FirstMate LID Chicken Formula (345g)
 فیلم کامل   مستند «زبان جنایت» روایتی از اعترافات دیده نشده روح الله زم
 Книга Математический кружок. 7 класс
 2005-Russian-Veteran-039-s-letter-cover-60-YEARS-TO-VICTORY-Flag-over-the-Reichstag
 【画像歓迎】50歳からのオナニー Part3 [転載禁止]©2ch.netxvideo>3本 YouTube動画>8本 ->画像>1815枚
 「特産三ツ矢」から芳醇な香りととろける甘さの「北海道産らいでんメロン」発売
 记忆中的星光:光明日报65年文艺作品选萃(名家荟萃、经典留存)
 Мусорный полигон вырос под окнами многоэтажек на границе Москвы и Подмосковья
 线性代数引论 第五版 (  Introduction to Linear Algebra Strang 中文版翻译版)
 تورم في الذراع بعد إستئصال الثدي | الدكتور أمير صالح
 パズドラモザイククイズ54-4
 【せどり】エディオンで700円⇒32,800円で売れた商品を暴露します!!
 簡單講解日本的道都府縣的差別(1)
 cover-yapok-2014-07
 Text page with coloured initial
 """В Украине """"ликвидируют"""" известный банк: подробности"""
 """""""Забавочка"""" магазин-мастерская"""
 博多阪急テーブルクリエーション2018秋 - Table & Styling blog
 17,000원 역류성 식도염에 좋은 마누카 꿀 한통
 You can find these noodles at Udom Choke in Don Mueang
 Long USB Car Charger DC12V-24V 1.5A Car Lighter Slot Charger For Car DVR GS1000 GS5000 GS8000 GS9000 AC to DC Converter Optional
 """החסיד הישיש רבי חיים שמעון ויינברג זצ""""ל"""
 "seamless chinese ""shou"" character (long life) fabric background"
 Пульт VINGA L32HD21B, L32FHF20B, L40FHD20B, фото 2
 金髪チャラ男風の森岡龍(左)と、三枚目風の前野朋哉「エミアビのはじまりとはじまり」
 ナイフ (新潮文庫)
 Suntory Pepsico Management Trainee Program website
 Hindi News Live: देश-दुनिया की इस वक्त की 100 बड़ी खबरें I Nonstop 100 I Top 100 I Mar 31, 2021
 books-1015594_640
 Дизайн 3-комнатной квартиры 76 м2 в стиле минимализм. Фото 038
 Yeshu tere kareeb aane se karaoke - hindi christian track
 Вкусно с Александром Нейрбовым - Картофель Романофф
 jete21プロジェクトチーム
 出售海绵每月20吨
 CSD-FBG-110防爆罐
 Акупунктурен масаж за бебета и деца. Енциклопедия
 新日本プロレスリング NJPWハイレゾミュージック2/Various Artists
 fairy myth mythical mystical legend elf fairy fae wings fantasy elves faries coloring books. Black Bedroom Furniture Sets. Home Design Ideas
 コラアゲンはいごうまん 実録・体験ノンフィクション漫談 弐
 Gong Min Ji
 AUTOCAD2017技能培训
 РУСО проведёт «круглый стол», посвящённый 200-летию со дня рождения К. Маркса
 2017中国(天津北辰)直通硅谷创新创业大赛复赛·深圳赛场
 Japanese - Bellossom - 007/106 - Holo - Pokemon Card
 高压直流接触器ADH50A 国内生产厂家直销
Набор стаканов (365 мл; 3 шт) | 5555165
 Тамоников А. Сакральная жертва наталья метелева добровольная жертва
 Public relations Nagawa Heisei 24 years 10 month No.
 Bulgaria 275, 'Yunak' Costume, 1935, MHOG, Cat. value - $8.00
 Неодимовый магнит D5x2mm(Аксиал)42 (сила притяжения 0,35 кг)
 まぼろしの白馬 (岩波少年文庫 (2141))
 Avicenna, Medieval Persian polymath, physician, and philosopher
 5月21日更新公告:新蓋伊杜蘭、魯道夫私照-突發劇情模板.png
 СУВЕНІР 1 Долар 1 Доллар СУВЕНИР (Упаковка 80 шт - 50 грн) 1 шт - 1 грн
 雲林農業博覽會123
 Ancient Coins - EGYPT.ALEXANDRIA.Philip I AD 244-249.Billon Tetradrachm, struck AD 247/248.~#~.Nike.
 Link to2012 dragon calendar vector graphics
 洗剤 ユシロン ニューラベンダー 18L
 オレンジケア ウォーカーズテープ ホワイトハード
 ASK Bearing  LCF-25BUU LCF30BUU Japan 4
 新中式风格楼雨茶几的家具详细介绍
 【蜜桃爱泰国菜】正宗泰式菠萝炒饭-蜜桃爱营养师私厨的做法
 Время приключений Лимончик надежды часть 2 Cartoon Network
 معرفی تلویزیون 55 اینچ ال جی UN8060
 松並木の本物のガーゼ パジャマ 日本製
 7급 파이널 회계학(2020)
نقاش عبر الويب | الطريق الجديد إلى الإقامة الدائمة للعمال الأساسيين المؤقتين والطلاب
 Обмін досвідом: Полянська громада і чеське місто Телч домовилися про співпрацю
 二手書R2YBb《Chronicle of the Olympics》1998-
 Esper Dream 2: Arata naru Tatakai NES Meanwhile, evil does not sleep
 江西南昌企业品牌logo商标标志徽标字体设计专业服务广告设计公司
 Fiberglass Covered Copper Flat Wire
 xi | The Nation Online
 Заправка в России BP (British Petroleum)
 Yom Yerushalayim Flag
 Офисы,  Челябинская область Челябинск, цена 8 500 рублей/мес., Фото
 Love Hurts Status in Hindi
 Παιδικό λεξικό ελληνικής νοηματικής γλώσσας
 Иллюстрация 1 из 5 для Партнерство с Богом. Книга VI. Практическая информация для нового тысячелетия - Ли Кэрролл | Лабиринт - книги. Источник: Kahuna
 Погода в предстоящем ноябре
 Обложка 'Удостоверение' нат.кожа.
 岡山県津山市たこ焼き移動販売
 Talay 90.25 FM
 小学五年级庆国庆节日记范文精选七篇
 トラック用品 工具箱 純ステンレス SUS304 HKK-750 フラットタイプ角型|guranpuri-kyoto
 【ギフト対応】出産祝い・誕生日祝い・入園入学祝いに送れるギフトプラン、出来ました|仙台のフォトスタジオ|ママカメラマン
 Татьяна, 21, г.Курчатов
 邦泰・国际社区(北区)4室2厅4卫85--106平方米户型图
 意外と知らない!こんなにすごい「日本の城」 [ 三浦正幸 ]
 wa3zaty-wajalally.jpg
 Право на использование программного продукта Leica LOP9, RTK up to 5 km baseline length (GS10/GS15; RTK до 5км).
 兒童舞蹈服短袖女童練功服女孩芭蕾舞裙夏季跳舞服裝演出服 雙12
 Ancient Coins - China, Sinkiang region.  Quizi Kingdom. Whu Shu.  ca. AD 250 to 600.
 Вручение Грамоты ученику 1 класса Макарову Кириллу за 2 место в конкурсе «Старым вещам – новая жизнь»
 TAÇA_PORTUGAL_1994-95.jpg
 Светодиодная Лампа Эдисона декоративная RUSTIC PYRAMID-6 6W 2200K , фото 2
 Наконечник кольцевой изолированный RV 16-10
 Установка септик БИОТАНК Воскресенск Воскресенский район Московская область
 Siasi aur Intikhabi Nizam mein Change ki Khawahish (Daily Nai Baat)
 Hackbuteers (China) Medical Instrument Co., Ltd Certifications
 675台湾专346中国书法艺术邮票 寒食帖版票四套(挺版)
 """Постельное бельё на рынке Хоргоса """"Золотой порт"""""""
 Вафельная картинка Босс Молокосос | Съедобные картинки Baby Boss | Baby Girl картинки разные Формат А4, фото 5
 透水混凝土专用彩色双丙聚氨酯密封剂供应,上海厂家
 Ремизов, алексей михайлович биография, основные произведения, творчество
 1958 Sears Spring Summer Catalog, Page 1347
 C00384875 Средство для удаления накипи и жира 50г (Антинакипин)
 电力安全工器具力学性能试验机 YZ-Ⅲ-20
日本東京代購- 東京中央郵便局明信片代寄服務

______

## WORK TO COMPLETE
Copy every record once more, exactly as given.

## TASK RESULT
FirstMate LID Chicken Formula (345g)
 فیلم کامل   مستند «زبان جنایت» روایتی از اعترافات دیده نشده روح الله زم
 Книга Математический кружок. 7 класс
 2005-Russian-Veteran-039-s-letter-cover-60-YEARS-TO-VICTORY-Flag-over-the-Reichstag
 【画像歓迎】50歳からのオナニー Part3 [転載禁止]©2ch.netxvideo>3本 YouTube動画>8本 ->画像>1815枚
 「特産三ツ矢」から芳醇な香りととろける甘さの「北海道産らいでんメロン」発売
 记忆中的星光:光明日报65年文艺作品选萃(名家荟萃、经典留存)
 Мусорный полигон вырос под окнами многоэтажек на границе Москвы и Подмосковья
 线性代数引论 第五版 (  Introduction to Linear Algebra Strang 中文版翻译版)
 تورم في الذراع بعد إستئصال الثدي | الدكتور أمير صالح
 パズドラモザイククイズ54-4
 【せどり】エディオンで700円⇒32,800円で売れた商品を暴露します!!
 簡單講解日本的道都府縣的差別(1)
 cover-yapok-2014-07
 Text page with coloured initial
 """В Украине """"ликвидируют"""" известный банк: подробности"""
 """""""Забавочка"""" магазин-мастерская"""
 博多阪急テーブルクリエーション2018秋 - Table & Styling blog
 17,000원 역류성 식도염에 좋은 마누카 꿀 한통
 You can find these noodles at Udom Choke in Don Mueang
 Long USB Car Charger DC12V-24V 1.5A Car Lighter Slot Charger For Car DVR GS1000 GS5000 GS8000 GS9000 AC to DC Converter Optional
 """החסיד הישיש רבי חיים שמעון ויינברג זצ""""ל"""
 "seamless chinese ""shou"" character (long life) fabric background"
 Пульт VINGA L32HD21B, L32FHF20B, L40FHD20B, фото 2
 金髪チャラ男風の森岡龍(左)と、三枚目風の前野朋哉「エミアビのはじまりとはじまり」
 ナイフ (新潮文庫)
 Suntory Pepsico Management Trainee Program website
 Hindi News Live: देश-दुनिया की इस वक्त की 100 बड़ी खबरें I Nonstop 100 I Top 100 I Mar 31, 2021
 books-1015594_640
 Дизайн 3-комнатной квартиры 76 м2 в стиле минимализм. Фото 038
 Yeshu tere kareeb aane se karaoke - hindi christian track
 Вкусно с Александром Нейрбовым - Картофель Романофф
 jete21プロジェクトチーム
 出售海绵每月20吨
 CSD-FBG-110防爆罐
 Акупунктурен масаж за бебета и деца. Енциклопедия
 新日本プロレスリング NJPWハイレゾミュージック2/Various Artists
 fairy myth mythical mystical legend elf fairy fae wings fantasy elves faries coloring books. Black Bedroom Furniture Sets. Home Design Ideas
 コラアゲンはいごうまん 実録・体験ノンフィクション漫談 弐
 Gong Min Ji
 AUTOCAD2017技能培训
 РУСО проведёт «круглый стол», посвящённый 200-летию со дня рождения К. Маркса
 2017中国(天津北辰)直通硅谷创新创业大赛复赛·深圳赛场
 Japanese - Bellossom - 007/106 - Holo - Pokemon Card
 高压直流接触器ADH50A 国内生产厂家直销
Набор стаканов (365 мл; 3 шт) | 5555165
 Тамоников А. Сакральная жертва наталья метелева добровольная жертва
 Public relations Nagawa Heisei 24 years 10 month No.
 Bulgaria 275, 'Yunak' Costume, 1935, MHOG, Cat. value - $8.00
 Неодимовый магнит D5x2mm(Аксиал)42 (сила притяжения 0,35 кг)
 まぼろしの白馬 (岩波少年文庫 (2141))
 Avicenna, Medieval Persian polymath, physician, and philosopher
 5月21日更新公告:新蓋伊杜蘭、魯道夫私照-突發劇情模板.png
 СУВЕНІР 1 Долар 1 Доллар СУВЕНИР (Упаковка 80 шт - 50 грн) 1 шт - 1 грн
 雲林農業博覽會123
 Ancient Coins - EGYPT.ALEXANDRIA.Philip I AD 244-249.Billon Tetradrachm, struck AD 247/248.~#~.Nike.
 Link to2012 dragon calendar vector graphics
 洗剤 ユシロン ニューラベンダー 18L
 オレンジケア ウォーカーズテープ ホワイトハード
 ASK Bearing  LCF-25BUU LCF30BUU Japan 4
 新中式风格楼雨茶几的家具详细介绍
 【蜜桃爱泰国菜】正宗泰式菠萝炒饭-蜜桃爱营养师私厨的做法
 Время приключений Лимончик надежды часть 2 Cartoon Network
 معرفی تلویزیون 55 اینچ ال جی UN8060
 松並木の本物のガーゼ パジャマ 日本製
 7급 파이널 회계학(2020)
نقاش عبر الويب | الطريق الجديد إلى الإقامة الدائمة للعمال الأساسيين المؤقتين والطلاب
 Обмін досвідом: Полянська громада і чеське місто Телч домовилися про співпрацю
 二手書R2YBb《Chronicle of the Olympics》1998-
 Esper Dream 2: Arata naru Tatakai NES Meanwhile, evil does not sleep
 江西南昌企业品牌logo商标标志徽标字体设计专业服务广告设计公司
 Fiberglass Covered Copper Flat Wire
 xi | The Nation Online
 Заправка в России BP (British Petroleum)
 Yom Yerushalayim Flag
 Офисы,  Челябинская область Челябинск, цена 8 500 рублей/мес., Фото
 Love Hurts Status in Hindi
 Παιδικό λεξικό ελληνικής νοηματικής γλώσσας
 Иллюстрация 1 из 5 для Партнерство с Богом. Книга VI. Практическая информация для нового тысячелетия - Ли Кэрролл | Лабиринт - книги. Источник: Kahuna
 Погода в предстоящем ноябре
 Обложка 'Удостоверение' нат.кожа.
 岡山県津山市たこ焼き移動販売
 Talay 90.25 FM
 小学五年级庆国庆节日记范文精选七篇
 トラック用品 工具箱 純ステンレス SUS304 HKK-750 フラットタイプ角型|guranpuri-kyoto
 【ギフト対応】出産祝い・誕生日祝い・入園入学祝いに送れるギフトプラン、出来ました|仙台のフォトスタジオ|ママカメラマン
 Татьяна, 21, г.Курчатов
 邦泰・国际社区(北区)4室2厅4卫85--106平方米户型图
 意外と知らない!こんなにすごい「日本の城」 [ 三浦正幸 ]
 wa3zaty-wajalally.jpg
 Право на использование программного продукта Leica LOP9, RTK up to 5 km baseline length (GS10/GS15; RTK до 5км).
 兒童舞蹈服短袖女童練功服女孩芭蕾舞裙夏季跳舞服裝演出服 雙12
 Ancient Coins - China, Sinkiang region.  Quizi Kingdom. Whu Shu.  ca. AD 250 to 600.
 Вручение Грамоты ученику 1 класса Макарову Кириллу за 2 место в конкурсе «Старым вещам – новая жизнь»
 TAÇA_PORTUGAL_1994-95.jpg
 Светодиодная Лампа Эдисона декоративная RUSTIC PYRAMID-6 6W 2200K , фото 2
 Наконечник кольцевой изолированный RV 16-10
 Установка септик БИОТАНК Воскресенск Воскресенский район Московская область
 Siasi aur Intikhabi Nizam mein Change ki Khawahish (Daily Nai Baat)
 Hackbuteers (China) Medical Instrument Co., Ltd Certifications
 675台湾专346中国书法艺术邮票 寒食帖版票四套(挺版)
 """Постельное бельё на рынке Хоргоса """"Золотой порт"""""""
 Вафельная картинка Босс Молокосос | Съедобные картинки Baby Boss | Baby Girl картинки разные Формат А4, фото 5
 透水混凝土专用彩色双丙聚氨酯密封剂供应,上海厂家
 Ремизов, алексей михайлович биография, основные произведения, творчество
 1958 Sears Spring Summer Catalog, Page 1347
 C00384875 Средство для удаления накипи и жира 50г (Антинакипин)
 电力安全工器具力学性能试验机 YZ-Ⅲ-20
日本東京代購- 東京中央郵便局明信片代寄服務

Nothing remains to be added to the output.